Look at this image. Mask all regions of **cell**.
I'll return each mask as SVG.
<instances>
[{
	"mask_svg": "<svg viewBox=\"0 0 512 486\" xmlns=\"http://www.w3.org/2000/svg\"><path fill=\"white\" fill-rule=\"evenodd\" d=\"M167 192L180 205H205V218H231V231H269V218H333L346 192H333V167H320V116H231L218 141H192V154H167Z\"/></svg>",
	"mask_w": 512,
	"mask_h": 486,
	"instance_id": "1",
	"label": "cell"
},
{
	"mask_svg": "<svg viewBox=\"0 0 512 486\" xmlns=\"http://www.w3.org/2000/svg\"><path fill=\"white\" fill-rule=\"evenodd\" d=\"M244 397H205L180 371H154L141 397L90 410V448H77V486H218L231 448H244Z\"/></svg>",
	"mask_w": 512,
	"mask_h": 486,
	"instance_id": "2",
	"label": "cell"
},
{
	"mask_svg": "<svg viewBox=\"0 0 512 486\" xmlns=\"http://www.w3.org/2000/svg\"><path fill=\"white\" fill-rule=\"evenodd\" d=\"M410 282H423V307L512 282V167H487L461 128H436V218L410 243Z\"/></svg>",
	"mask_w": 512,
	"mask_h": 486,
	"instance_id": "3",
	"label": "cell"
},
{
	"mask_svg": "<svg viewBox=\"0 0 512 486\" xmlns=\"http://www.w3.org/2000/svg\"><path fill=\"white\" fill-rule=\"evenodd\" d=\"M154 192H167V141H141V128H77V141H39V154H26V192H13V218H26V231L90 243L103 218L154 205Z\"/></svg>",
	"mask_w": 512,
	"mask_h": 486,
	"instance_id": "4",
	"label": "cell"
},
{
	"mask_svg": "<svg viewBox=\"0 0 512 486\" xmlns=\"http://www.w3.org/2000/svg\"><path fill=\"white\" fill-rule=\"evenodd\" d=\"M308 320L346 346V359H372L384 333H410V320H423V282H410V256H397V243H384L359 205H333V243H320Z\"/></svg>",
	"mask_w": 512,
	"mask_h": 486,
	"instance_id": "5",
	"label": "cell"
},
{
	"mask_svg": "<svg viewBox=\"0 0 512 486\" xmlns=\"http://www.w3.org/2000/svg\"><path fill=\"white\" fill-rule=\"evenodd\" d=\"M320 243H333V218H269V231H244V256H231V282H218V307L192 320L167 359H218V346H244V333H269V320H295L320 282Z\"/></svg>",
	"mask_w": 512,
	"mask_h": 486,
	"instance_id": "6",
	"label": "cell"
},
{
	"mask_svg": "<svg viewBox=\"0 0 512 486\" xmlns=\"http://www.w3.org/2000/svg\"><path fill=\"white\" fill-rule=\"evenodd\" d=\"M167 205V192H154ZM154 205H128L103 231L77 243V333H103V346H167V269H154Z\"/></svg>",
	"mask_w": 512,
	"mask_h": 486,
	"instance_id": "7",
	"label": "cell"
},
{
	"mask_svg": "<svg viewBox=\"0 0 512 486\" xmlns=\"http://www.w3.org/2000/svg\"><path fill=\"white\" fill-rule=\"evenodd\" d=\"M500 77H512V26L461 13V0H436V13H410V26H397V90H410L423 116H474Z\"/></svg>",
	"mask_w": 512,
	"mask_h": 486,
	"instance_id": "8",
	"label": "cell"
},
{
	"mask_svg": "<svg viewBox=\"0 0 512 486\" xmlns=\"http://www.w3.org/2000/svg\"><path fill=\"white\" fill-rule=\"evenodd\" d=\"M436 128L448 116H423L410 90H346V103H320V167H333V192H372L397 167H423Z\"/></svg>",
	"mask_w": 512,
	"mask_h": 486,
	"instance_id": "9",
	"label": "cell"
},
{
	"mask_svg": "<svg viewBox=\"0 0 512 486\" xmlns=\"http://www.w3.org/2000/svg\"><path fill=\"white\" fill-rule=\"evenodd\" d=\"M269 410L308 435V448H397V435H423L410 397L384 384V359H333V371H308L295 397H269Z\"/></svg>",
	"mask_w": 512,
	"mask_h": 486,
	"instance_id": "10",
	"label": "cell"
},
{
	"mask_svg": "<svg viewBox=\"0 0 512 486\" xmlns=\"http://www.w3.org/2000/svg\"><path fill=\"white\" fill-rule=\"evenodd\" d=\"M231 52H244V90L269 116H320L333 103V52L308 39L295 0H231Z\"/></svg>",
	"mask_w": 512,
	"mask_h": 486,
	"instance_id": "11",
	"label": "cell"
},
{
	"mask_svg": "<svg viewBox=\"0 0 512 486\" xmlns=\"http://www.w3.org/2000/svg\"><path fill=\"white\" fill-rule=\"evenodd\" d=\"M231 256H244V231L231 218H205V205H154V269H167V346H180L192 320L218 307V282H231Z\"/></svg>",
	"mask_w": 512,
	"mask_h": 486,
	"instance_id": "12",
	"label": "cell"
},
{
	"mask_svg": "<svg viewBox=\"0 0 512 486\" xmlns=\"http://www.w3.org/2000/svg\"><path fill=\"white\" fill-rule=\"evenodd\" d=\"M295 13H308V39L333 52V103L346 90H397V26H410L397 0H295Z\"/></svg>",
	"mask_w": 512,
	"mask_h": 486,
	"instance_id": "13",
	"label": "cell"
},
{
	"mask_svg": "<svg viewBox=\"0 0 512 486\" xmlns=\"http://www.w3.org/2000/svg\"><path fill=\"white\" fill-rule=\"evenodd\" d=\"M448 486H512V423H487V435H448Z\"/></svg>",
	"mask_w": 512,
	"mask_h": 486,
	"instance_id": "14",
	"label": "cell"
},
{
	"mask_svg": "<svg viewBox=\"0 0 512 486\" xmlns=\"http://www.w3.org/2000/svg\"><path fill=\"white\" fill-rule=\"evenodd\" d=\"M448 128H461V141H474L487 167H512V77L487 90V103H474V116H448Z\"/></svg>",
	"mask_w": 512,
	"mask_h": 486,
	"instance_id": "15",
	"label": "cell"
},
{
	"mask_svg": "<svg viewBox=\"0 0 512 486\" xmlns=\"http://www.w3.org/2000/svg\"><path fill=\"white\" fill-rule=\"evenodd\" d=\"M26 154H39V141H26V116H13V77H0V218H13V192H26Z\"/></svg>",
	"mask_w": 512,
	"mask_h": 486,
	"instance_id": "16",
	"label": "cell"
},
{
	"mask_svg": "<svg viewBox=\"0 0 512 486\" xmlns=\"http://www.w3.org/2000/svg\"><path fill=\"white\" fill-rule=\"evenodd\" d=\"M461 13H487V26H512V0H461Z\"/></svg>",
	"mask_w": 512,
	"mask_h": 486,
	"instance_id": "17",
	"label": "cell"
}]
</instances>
++++++++
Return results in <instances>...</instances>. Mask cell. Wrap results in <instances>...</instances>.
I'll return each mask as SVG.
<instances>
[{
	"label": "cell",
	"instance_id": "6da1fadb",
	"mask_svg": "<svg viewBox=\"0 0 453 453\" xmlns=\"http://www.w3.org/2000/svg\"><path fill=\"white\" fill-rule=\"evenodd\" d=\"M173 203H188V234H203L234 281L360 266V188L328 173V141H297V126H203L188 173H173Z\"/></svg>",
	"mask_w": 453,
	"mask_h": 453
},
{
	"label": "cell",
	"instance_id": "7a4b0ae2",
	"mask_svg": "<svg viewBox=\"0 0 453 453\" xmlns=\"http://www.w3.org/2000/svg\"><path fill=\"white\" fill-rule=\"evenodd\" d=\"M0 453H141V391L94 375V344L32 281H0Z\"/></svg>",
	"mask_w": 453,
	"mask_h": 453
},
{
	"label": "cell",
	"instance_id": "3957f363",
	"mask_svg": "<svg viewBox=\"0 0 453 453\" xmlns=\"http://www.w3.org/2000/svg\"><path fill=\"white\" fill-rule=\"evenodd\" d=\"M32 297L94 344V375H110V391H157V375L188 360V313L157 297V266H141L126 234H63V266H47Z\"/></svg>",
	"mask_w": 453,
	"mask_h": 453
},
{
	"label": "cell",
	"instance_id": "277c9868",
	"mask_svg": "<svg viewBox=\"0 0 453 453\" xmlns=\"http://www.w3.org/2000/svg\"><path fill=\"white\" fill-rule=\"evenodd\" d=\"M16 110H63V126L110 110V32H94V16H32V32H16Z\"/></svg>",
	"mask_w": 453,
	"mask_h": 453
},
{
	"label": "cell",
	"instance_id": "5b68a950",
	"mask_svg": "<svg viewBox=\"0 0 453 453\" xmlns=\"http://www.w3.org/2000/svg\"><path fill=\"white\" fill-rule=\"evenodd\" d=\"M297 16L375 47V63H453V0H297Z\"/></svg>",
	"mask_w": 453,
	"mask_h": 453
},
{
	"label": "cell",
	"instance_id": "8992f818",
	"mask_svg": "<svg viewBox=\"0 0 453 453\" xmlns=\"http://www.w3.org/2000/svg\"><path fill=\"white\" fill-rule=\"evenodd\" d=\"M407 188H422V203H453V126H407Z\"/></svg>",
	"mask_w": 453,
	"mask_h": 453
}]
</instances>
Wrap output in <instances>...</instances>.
++++++++
• _Requirement_
Output the data as a Markdown table with two columns, "Row" for the row number and "Line" for the line itself, leaving out any blank lines. Begin at the line that contains "Return results in", and stop after the line that contains "Wrap output in <instances>...</instances>.".

• _Correct response_
| Row | Line |
|---|---|
| 1 | Return results in <instances>...</instances>. Mask cell. Wrap results in <instances>...</instances>. |
| 2 | I'll return each mask as SVG. |
| 3 | <instances> |
| 4 | [{ |
| 5 | 	"label": "cell", |
| 6 | 	"instance_id": "6da1fadb", |
| 7 | 	"mask_svg": "<svg viewBox=\"0 0 453 453\" xmlns=\"http://www.w3.org/2000/svg\"><path fill=\"white\" fill-rule=\"evenodd\" d=\"M173 203H188V234H203L234 281L360 266V188L328 173V141H297V126H203L188 173H173Z\"/></svg>", |
| 8 | 	"mask_w": 453, |
| 9 | 	"mask_h": 453 |
| 10 | }, |
| 11 | { |
| 12 | 	"label": "cell", |
| 13 | 	"instance_id": "7a4b0ae2", |
| 14 | 	"mask_svg": "<svg viewBox=\"0 0 453 453\" xmlns=\"http://www.w3.org/2000/svg\"><path fill=\"white\" fill-rule=\"evenodd\" d=\"M0 453H141V391L94 375V344L32 281H0Z\"/></svg>", |
| 15 | 	"mask_w": 453, |
| 16 | 	"mask_h": 453 |
| 17 | }, |
| 18 | { |
| 19 | 	"label": "cell", |
| 20 | 	"instance_id": "3957f363", |
| 21 | 	"mask_svg": "<svg viewBox=\"0 0 453 453\" xmlns=\"http://www.w3.org/2000/svg\"><path fill=\"white\" fill-rule=\"evenodd\" d=\"M32 297L94 344V375H110V391H157V375L188 360V313L157 297V266H141L126 234H63V266H47Z\"/></svg>", |
| 22 | 	"mask_w": 453, |
| 23 | 	"mask_h": 453 |
| 24 | }, |
| 25 | { |
| 26 | 	"label": "cell", |
| 27 | 	"instance_id": "277c9868", |
| 28 | 	"mask_svg": "<svg viewBox=\"0 0 453 453\" xmlns=\"http://www.w3.org/2000/svg\"><path fill=\"white\" fill-rule=\"evenodd\" d=\"M16 110H63V126L110 110V32H94V16H32V32H16Z\"/></svg>", |
| 29 | 	"mask_w": 453, |
| 30 | 	"mask_h": 453 |
| 31 | }, |
| 32 | { |
| 33 | 	"label": "cell", |
| 34 | 	"instance_id": "5b68a950", |
| 35 | 	"mask_svg": "<svg viewBox=\"0 0 453 453\" xmlns=\"http://www.w3.org/2000/svg\"><path fill=\"white\" fill-rule=\"evenodd\" d=\"M297 16L375 47V63H453V0H297Z\"/></svg>", |
| 36 | 	"mask_w": 453, |
| 37 | 	"mask_h": 453 |
| 38 | }, |
| 39 | { |
| 40 | 	"label": "cell", |
| 41 | 	"instance_id": "8992f818", |
| 42 | 	"mask_svg": "<svg viewBox=\"0 0 453 453\" xmlns=\"http://www.w3.org/2000/svg\"><path fill=\"white\" fill-rule=\"evenodd\" d=\"M407 188H422V203H453V126H407Z\"/></svg>", |
| 43 | 	"mask_w": 453, |
| 44 | 	"mask_h": 453 |
| 45 | }] |
| 46 | </instances> |
| 47 | Wrap output in <instances>...</instances>. |